| Metin bloğu |
..............................
• Sonuç bulunamadı

2.3. Biyoaktif Bileşenlerin Membran Prosesler ile Geri Kazanılması

2.3.1. Ultrafiltrasyon Uygulamaları

Son yıllarda UF proseslerinin meyve sularında ve zeytin, narenciye, enginar ve şarap gibi endüstriyel atık sularında bulunan biyoaktif bileşiklerin ekstraksiyonunda, fraksiyonlara ayrılmasında ve saflaştırılmasında kullanılması geniş çapta araştırılmaktadır (Galanakis, 2015).
..............................
| Verilen görev A |
Biyoaktif bileşenlerin membran proseslerle geri kazanılmasını anlatan metni baştan sona, tek harfini bile değiştirmeden yeniden yazar mısın?
Metin ile kayıtlar birbirinden bağımsız iki ayrı malzemedir.
..............................
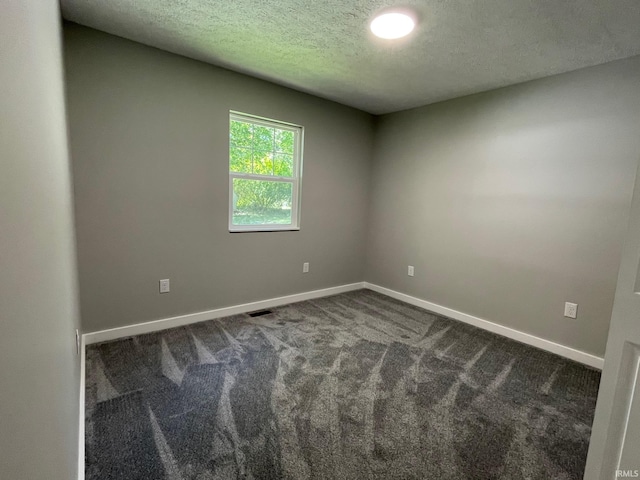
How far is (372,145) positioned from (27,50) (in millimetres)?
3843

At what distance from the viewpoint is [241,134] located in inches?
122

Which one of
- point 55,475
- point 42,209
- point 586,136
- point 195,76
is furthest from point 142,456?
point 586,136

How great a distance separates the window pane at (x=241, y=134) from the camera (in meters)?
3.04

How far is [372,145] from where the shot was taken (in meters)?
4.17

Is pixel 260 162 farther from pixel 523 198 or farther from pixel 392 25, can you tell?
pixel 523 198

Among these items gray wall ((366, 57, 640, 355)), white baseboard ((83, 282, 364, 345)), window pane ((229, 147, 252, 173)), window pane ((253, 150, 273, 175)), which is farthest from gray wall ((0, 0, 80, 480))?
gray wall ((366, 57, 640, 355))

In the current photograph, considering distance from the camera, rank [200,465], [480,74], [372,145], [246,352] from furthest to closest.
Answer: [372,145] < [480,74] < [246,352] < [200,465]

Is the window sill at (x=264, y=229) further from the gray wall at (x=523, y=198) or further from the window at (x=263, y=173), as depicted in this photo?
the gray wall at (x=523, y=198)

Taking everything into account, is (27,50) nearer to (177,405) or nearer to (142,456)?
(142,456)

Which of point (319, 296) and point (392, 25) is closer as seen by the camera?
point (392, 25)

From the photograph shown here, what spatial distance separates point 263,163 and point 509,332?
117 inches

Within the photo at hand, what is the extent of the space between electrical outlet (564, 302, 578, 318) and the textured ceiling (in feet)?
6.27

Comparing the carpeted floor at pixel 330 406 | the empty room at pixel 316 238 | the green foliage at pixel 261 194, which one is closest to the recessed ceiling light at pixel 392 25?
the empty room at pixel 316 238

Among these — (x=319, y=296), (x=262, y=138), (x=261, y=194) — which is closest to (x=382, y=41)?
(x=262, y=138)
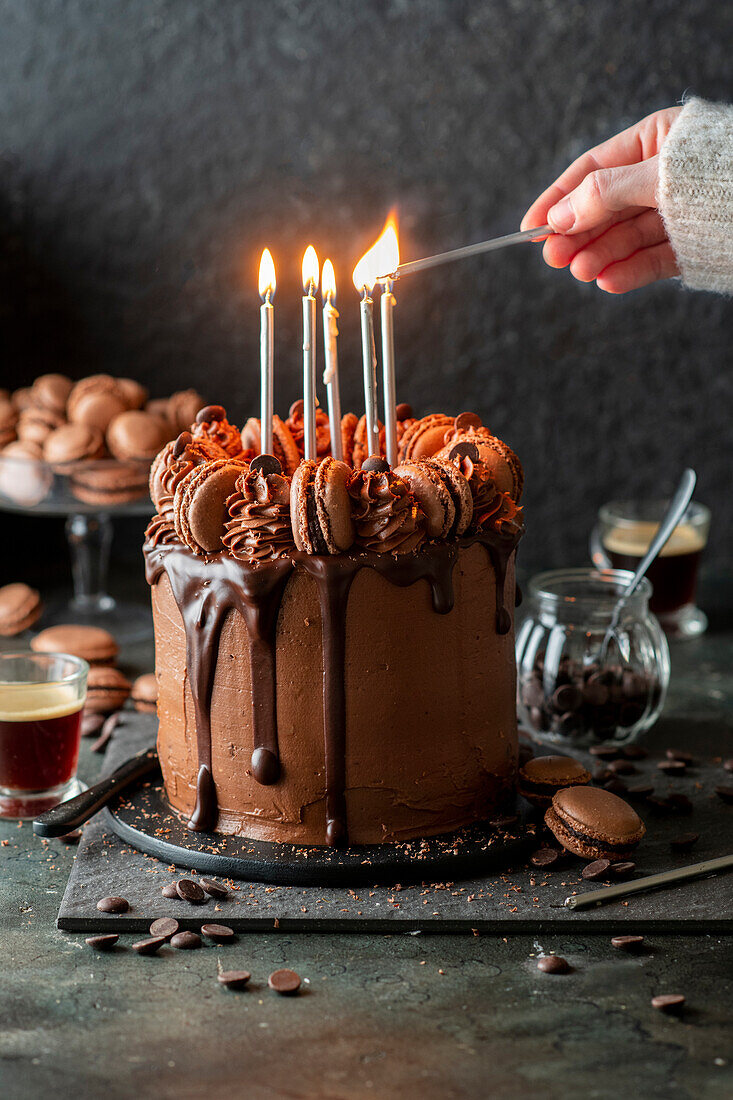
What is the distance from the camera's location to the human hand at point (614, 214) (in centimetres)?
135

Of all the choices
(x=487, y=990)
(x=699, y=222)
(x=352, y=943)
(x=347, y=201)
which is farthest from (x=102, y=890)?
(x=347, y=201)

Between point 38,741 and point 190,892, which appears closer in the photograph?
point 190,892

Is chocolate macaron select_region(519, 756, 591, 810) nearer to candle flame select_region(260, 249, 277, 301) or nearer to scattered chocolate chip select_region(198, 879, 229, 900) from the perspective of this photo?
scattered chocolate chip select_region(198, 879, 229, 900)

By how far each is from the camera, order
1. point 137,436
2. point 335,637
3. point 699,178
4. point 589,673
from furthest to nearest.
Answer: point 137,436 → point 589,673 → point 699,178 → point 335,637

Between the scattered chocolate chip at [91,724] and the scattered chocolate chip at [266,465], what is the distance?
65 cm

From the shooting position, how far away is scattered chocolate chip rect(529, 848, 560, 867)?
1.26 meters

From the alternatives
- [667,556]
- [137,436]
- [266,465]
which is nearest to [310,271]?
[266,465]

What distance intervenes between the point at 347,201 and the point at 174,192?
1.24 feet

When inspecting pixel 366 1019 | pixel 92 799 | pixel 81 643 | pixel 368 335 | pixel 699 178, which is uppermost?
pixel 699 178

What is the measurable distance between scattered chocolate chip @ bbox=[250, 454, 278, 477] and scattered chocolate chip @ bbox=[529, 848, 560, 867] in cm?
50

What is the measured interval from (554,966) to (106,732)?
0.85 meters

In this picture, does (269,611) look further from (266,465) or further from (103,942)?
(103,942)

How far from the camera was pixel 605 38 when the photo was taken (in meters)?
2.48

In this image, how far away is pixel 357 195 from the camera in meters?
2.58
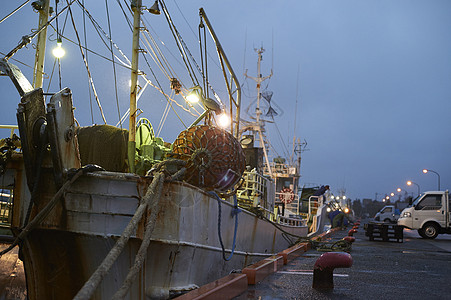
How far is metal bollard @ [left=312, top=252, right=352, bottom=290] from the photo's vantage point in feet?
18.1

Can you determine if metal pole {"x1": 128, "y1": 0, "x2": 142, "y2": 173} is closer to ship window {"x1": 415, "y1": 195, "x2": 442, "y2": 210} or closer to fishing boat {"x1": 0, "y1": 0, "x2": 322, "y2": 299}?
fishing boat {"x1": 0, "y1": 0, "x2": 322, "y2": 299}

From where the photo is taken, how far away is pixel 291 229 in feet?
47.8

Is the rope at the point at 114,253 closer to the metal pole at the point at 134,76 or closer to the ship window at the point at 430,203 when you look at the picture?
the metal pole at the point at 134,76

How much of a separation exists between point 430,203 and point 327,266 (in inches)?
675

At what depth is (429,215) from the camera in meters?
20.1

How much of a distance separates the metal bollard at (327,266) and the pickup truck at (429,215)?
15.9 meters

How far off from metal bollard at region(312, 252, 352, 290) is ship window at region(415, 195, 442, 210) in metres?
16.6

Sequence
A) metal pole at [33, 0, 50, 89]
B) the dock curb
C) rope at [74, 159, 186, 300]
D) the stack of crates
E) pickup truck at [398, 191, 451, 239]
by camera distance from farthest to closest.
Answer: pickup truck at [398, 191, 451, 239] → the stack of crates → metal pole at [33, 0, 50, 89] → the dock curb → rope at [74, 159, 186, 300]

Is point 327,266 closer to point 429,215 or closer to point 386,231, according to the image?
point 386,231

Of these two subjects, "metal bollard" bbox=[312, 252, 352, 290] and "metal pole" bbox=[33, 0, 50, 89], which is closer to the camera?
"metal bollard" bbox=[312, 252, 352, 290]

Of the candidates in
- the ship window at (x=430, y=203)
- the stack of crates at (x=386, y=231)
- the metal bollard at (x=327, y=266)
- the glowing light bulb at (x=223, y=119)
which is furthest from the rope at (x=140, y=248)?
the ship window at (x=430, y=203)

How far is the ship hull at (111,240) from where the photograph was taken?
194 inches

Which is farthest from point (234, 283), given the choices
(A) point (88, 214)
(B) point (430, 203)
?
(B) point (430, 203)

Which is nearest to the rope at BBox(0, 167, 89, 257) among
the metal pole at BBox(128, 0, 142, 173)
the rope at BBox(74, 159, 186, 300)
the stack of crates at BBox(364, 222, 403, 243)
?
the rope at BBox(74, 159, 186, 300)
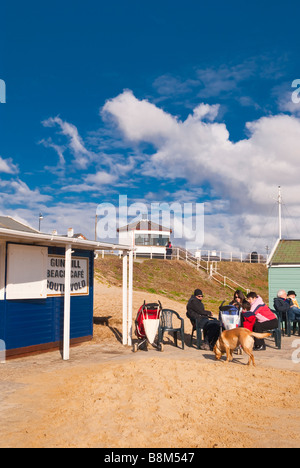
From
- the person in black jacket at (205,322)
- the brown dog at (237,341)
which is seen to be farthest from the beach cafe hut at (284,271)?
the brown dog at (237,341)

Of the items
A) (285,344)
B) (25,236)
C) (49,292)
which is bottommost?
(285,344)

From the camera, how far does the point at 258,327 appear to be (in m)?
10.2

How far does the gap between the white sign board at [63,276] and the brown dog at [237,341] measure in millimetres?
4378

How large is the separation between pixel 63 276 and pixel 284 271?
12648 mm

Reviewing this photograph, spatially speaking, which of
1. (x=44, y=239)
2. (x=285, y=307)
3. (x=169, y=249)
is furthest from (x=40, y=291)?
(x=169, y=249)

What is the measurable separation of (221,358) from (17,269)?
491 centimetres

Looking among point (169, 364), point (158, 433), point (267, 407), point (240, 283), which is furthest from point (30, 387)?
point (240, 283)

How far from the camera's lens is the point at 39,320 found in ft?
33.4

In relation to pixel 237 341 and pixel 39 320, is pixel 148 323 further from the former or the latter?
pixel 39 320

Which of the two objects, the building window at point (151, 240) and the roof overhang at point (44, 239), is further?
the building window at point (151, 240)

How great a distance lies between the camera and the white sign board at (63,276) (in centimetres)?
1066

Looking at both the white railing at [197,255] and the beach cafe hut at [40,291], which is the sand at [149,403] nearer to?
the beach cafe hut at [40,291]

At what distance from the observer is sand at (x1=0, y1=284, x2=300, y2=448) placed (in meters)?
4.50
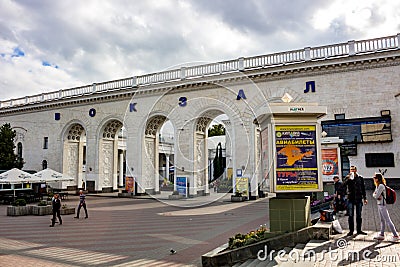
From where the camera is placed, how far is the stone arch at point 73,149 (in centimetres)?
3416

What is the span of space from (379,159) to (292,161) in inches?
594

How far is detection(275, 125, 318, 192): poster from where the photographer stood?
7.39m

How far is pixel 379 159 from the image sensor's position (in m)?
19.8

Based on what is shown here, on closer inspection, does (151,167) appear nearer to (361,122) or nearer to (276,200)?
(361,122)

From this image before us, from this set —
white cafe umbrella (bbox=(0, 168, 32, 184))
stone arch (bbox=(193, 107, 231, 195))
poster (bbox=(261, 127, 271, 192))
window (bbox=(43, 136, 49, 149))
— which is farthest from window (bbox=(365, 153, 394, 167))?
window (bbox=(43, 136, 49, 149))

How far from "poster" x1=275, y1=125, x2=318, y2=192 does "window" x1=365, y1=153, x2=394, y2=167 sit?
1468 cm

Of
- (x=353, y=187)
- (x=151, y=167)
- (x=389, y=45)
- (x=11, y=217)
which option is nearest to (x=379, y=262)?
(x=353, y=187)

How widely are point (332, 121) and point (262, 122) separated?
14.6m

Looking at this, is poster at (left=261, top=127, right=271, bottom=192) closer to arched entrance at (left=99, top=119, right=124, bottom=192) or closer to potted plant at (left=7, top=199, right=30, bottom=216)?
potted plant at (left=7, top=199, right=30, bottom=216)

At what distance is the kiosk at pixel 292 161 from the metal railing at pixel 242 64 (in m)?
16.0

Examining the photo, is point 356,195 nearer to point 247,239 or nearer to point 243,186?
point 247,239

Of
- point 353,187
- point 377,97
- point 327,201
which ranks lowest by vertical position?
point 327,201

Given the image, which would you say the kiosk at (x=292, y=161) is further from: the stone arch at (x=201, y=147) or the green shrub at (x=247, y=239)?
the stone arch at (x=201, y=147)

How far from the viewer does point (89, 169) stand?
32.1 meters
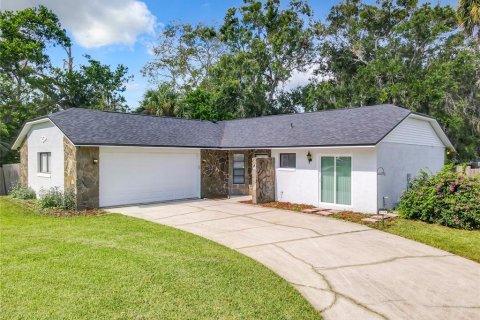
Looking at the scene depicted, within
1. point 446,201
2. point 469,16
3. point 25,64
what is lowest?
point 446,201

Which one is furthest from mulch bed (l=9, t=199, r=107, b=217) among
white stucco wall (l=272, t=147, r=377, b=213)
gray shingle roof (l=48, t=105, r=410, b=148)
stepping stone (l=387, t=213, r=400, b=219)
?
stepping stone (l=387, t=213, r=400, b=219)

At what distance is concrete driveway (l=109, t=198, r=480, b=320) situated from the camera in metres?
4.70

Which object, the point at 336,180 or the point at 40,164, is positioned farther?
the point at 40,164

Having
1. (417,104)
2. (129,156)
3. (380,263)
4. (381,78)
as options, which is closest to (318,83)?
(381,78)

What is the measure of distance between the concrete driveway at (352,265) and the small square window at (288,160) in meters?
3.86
..............................
| Verilen görev B |
Kayıtların başından başlayıp "Answer: [372,145] <" ifadesinin geçtiği satırla (o satır da dahil) biten bölümü, "camera" yerine "viewer" koyup gerisine dokunmadan düzenleyerek verir misin? Yalnızca bu satırları yaz ve resimleri yanıta katma.

| Alıştırma sonucu A |
• Sonuç bulunamadı

2.3. Biyoaktif Bileşenlerin Membran Prosesler ile Geri Kazanılması

2.3.1. Ultrafiltrasyon Uygulamaları

Son yıllarda UF proseslerinin meyve sularında ve zeytin, narenciye, enginar ve şarap gibi endüstriyel atık sularında bulunan biyoaktif bileşiklerin ekstraksiyonunda, fraksiyonlara ayrılmasında ve saflaştırılmasında kullanılması geniş çapta araştırılmaktadır (Galanakis, 2015).

| Alıştırma sonucu B |
How far is (372,145) positioned from (27,50) (in millimetres)?
3843

At what distance from the viewpoint is [241,134] located in inches?
122

Which one of
- point 55,475
- point 42,209
- point 586,136
- point 195,76
is furthest from point 142,456?
point 586,136

How great a distance separates the window pane at (x=241, y=134) from the viewer (in meters)?
3.04

How far is [372,145] from where the shot was taken (in meters)?
4.17

Is pixel 260 162 farther from pixel 523 198 or farther from pixel 392 25, can you tell?
pixel 523 198

Among these items gray wall ((366, 57, 640, 355)), white baseboard ((83, 282, 364, 345)), window pane ((229, 147, 252, 173)), window pane ((253, 150, 273, 175)), which is farthest from gray wall ((0, 0, 80, 480))?
gray wall ((366, 57, 640, 355))

In the current photograph, considering distance from the viewer, rank [200,465], [480,74], [372,145], [246,352] from furthest to closest.
Answer: [372,145] < [480,74] < [246,352] < [200,465]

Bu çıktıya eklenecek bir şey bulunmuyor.